Citing South Africa’s constitution, Cotler said, “I know of no other charter of rights in the world that speaks so comprehensively about rights, because it was anchored in the inequality that was previously experienced.”
In a separate interview with the Forward, Cotler said: “I think they are giving expression to this [human rights commitment] on the domestic level. I found both President Zuma and the minister of justice committed to doing the right thing for the South African people. The country has a lot to teach other democratic rights-protecting societies, including Canada, about what they are doing in the justice agenda, in gender equality, in protecting the vulnerable and in anti-discrimination law and policy.”
Cotler wondered whether South Africa’s leaders would exercise their moral authority similarly on the world stage. The government, for example, recently refused to admit into the country the Dalai Lama, the Tibetan exile leader, due to pressure from China. “South Africa has to take its place on the world stage and speak with moral authority on the great issues of the day to advance the international human rights and justice agenda,” Cotler said. “I believe that they will have the moral voice to provide that moral leadership internationally.”
In his earlier talk with Zuma, Cotler asked the president for South Africa’s support in censuring Iran at the U.N. The censure motion, co-sponsored annually by Canada at the U.N. General Assembly, has not been supported by South Africa in the past. But in the wake of the beatings, mass arrests and allegations of torture by Iranian government agents after Iran’s disputed election last June, “I would hope to see a change not only in South Africa’s voting patterns at the U.N., but also in its public advocacy,” Cotler told the Forward.
For now, Zuma largely impressed his South African audience. “The most positive thing, which particularly impressed people, was that Zuma stayed the whole night,” said Zev Krengel, the board of deputies’ national chairman. “It showed people he is prepared to engage.”
Marlene Bethlehem, a past chair of the umbrella group, agreed. “Listening to Cotler, his body language was totally engaged,” she noted.
Avrom Krengel, chair of the South African Zionist Federation, added: “His speech was as balanced as any you would get out of a government official. It was a very carefully calibrated statement of South African government policy designed for our audience, neither to cause offense nor to divert from South Africa’s stated policies. It spelled out South Africa’s support for a peaceful settlement, said that the occupation must end, there must be a two-state solution and that South Africa is here to help.”
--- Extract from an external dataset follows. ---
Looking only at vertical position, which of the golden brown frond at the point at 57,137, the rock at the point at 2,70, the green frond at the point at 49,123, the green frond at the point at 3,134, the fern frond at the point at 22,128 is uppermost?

It was also notable to some that when he named the many Jews prominent in the anti-apartheid struggle, Zuma omitted mention of Kasrils.
Still, some were concerned by his failure to comment directly on the fact that a former government official was promoting prosecution of South Africans for war crimes.
“He should have addressed the war crimes situation more explicitly,” Bethlehem said.
But Krengel did not agree. “The war crimes thing was a big story in our lives, but nothing in the life of the nation where you have taxi drivers striking and soldiers mutineering,” he said.